NOVEL METHOD FOR PROMOTING NODULATION IN PLANTS

Abstract

Micropeptides (miPEPs), or peptides coded by microRNAs, for promoting nodulation between a plant and a bacterium, as well as their use in this manner.

Claims

1-24. (canceled)

25. A method for promoting nodulation between a plant and a bacterium comprising: (i) providing a plant that naturally expresses an miR comprising a nucleic acid sequence that has at least 80% sequence identity to SEQ ID NO: 1 or SEQ ID NO: 6, wherein the miR regulates the expression of at least one gene involved in the nodulation in said plant and the plant comprises a naturally expressed miPEP that is a peptide of from 3 to 100 amino acids encoded by an open reading frame in the 5′ portion of the primary transcript of the miR, and (ii) exogenously introducing a miPEP into the plant, wherein the miPEP is capable of modulating the accumulation of the miR in said plant and the miPEP has at least 80% identity with the naturally expressed miPEP, and wherein the miPEP is introduced exogenously either: as a peptide chosen among an isolated and/or purified peptide, a synthetic peptide and a recombinant peptide; or as a peptide produced in the plant following the non-natural introduction of a nucleic acid coding said miPEP in said plant, said nucleic acid not comprising the sequence of said miR.

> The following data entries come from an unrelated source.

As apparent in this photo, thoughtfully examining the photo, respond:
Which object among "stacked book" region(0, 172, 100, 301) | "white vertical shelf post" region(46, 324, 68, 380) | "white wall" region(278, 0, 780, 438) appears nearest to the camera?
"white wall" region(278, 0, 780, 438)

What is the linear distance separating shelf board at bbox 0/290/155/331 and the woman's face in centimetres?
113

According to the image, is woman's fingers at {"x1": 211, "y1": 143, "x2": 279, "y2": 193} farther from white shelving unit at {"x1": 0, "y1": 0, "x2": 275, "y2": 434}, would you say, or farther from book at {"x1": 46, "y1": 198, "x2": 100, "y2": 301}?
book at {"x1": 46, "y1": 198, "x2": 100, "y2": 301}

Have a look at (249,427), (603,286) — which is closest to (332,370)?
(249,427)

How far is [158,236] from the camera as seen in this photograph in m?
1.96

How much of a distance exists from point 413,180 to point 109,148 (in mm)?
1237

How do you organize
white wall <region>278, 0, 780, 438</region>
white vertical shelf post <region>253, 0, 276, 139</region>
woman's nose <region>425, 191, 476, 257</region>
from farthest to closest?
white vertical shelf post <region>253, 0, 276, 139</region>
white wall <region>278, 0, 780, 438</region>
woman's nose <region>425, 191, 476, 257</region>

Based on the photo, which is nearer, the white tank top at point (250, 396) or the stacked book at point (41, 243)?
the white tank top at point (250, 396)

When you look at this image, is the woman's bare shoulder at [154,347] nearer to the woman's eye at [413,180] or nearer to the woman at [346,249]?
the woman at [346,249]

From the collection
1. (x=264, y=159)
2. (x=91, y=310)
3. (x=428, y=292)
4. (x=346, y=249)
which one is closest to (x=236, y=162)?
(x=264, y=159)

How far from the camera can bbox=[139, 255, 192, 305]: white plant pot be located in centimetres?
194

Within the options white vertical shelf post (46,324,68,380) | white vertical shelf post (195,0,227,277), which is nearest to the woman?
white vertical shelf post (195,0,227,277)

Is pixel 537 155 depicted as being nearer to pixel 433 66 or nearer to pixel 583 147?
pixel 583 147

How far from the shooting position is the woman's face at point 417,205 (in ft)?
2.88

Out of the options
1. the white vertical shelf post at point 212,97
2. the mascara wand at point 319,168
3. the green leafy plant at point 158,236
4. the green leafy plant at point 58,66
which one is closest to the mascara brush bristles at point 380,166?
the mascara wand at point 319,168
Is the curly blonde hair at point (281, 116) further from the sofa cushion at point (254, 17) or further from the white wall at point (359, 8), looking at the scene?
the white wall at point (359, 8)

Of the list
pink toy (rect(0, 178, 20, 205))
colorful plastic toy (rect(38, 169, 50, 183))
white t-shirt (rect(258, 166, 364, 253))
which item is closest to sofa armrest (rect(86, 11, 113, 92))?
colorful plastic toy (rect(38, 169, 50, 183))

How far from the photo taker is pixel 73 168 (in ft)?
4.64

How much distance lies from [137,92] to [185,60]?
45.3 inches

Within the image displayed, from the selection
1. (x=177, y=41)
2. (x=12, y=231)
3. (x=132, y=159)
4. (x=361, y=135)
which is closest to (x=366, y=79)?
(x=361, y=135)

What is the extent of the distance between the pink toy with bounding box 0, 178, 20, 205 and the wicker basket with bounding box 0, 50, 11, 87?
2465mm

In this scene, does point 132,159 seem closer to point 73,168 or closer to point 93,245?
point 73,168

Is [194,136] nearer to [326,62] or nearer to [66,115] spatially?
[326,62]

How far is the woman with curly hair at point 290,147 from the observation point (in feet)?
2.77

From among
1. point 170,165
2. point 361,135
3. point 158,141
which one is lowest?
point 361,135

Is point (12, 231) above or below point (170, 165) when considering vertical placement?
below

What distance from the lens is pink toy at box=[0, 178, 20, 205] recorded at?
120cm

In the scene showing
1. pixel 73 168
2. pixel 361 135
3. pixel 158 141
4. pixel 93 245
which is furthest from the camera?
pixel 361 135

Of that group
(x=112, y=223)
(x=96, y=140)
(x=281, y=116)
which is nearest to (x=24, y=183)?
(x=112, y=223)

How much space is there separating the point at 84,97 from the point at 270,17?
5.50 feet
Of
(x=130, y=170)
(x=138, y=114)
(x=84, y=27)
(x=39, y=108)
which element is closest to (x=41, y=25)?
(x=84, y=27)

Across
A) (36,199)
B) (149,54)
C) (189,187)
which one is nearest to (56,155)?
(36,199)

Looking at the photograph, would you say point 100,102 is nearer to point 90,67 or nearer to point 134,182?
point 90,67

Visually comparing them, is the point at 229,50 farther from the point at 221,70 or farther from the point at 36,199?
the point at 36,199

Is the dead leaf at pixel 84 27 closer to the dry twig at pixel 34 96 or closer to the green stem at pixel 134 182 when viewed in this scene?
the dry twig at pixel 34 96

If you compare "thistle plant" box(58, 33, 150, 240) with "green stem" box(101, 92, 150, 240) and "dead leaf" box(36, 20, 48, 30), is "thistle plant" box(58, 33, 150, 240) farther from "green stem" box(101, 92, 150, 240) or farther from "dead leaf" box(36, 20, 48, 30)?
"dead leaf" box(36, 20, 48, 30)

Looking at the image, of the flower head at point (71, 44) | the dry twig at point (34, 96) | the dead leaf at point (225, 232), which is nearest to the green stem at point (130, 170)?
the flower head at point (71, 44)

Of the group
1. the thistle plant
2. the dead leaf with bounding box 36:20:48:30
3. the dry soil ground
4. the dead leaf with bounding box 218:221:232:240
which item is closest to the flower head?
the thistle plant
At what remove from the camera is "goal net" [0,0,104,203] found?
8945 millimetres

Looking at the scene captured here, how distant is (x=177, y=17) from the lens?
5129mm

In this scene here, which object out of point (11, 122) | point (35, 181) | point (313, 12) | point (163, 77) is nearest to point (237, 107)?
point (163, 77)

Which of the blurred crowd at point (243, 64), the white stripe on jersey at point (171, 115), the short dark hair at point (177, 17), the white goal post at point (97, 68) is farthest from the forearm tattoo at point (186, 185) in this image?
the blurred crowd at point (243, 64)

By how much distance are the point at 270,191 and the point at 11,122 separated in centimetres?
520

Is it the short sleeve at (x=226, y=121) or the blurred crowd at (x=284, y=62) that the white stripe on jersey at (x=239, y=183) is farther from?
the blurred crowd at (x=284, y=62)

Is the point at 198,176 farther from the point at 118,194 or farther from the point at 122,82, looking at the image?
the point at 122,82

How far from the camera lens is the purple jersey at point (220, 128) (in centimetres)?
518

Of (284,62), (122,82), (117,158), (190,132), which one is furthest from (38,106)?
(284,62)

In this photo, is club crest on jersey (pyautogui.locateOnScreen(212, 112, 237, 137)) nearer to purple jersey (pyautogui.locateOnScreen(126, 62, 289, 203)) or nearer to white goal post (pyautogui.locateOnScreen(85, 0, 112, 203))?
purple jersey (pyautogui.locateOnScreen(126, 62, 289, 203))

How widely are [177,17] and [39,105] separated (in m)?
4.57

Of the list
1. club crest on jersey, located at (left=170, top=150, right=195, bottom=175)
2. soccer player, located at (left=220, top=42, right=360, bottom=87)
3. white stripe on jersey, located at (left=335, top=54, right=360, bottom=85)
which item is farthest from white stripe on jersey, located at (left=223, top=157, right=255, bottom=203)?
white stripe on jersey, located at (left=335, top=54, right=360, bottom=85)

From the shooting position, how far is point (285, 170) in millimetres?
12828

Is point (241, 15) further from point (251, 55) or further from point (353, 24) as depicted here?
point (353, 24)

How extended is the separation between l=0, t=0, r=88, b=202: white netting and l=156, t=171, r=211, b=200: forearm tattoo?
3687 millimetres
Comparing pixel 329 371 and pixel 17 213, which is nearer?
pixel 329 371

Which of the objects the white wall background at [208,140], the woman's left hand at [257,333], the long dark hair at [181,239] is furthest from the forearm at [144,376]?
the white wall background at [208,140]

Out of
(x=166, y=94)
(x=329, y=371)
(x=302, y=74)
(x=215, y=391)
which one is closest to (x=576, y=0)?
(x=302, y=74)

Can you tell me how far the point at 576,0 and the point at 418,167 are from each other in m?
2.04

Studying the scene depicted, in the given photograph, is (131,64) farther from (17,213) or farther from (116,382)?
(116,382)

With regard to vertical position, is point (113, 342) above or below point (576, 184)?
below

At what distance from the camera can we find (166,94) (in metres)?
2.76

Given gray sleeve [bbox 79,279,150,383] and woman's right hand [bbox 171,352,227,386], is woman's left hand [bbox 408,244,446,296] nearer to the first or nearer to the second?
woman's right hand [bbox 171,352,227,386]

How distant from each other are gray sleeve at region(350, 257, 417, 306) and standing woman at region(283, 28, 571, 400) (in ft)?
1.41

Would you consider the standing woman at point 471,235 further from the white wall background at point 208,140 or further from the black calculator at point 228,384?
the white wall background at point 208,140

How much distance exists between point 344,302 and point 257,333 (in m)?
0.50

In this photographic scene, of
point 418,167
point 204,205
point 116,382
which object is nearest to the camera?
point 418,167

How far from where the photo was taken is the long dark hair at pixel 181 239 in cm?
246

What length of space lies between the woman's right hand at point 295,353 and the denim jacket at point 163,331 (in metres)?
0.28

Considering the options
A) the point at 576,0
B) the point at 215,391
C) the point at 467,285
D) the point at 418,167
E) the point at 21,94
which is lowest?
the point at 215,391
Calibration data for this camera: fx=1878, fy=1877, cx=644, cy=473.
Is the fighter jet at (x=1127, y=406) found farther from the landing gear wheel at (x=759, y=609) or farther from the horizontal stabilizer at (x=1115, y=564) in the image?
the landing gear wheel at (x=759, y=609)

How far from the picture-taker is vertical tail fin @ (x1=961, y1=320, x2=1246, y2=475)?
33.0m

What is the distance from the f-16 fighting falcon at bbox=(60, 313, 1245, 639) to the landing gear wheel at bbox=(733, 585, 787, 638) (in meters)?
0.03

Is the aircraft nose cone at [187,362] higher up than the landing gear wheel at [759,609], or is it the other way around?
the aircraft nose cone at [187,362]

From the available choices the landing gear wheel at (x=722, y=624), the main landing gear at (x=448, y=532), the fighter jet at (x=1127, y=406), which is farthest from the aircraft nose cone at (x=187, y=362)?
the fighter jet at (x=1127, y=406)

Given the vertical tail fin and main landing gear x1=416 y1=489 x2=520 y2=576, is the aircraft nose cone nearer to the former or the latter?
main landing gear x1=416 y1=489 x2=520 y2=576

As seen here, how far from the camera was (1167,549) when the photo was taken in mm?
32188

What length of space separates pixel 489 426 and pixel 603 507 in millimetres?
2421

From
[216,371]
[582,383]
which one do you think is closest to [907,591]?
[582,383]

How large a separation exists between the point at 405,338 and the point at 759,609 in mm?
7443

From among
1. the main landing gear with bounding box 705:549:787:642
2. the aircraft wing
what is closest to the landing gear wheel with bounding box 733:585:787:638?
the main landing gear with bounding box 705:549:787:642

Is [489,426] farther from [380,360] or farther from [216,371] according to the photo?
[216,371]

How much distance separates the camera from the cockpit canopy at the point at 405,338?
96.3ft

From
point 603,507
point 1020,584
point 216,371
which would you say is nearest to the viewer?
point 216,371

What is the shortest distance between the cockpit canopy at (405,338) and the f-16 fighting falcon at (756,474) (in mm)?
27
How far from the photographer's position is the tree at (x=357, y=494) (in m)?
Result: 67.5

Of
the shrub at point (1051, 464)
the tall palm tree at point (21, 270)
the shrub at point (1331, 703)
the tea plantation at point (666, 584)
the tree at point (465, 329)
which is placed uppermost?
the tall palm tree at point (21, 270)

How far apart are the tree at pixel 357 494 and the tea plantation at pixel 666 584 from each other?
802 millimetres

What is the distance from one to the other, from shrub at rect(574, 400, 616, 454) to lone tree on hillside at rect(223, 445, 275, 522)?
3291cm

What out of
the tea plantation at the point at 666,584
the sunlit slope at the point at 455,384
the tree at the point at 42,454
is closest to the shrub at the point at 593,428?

26. The method of claim 25, wherein the naturally expressed miPEP has at least 80% identity with the amino acid sequence SEQ ID NO: 2, and the miR has a nucleotide sequence consisting of SEQ ID NO: 1.

27. The method of claim 25, wherein the naturally expressed miPEP has at least 80% identity with the amino acid sequence SEQ ID NO: 2.

28. The method of claim 25, wherein the naturally expressed miPEP has at least 80% identity with the amino acid sequence SEQ ID NO: 7, and the miR has a nucleotide sequence consisting of SEQ ID NO: 6.

29. The method of claim 25, wherein the naturally expressed miPEP has at least 80% identity with the amino acid sequence SEQ ID NO: 7.

30. The method of claim 25, wherein said plant is: (i) a leguminous plant selected from the group consisting of: lotus (Lotus sp.), soybean (Glycine max), peanut (Arachis hypogaea), common bean (Phaseolus vulgaris), pea (Pisum sativum), lentil (Lens culinaris), chickpea (Cicer arietinum), broad bean and field bean (Vicia faba), vetches (Vicia sp.), vetchlings (Lathyrus sp.), alfalfa (Medicago sp.), clover (Trifolium sp.), lupin (Lupinus sp.), mungo bean (Vigna radiata), liquorice (Glycyrrhiza glabra), rosewood (Dalbergia), trefoil (Lotus corniculatus), sainfoin (Onobrychis viciifolia), rooibos (Aspalathus linearis), and fenugreek (Trigonella foenum-graecum), or (ii) sugar beet (Beta vulgaris).

31. The method of claim 25, wherein said bacterium is a bacterium from the Rhizobiacea family selected from the genera Rhizobium, Sinorhizobium, Mesorhizobium, Bradyrhizobium or Azorhizobium.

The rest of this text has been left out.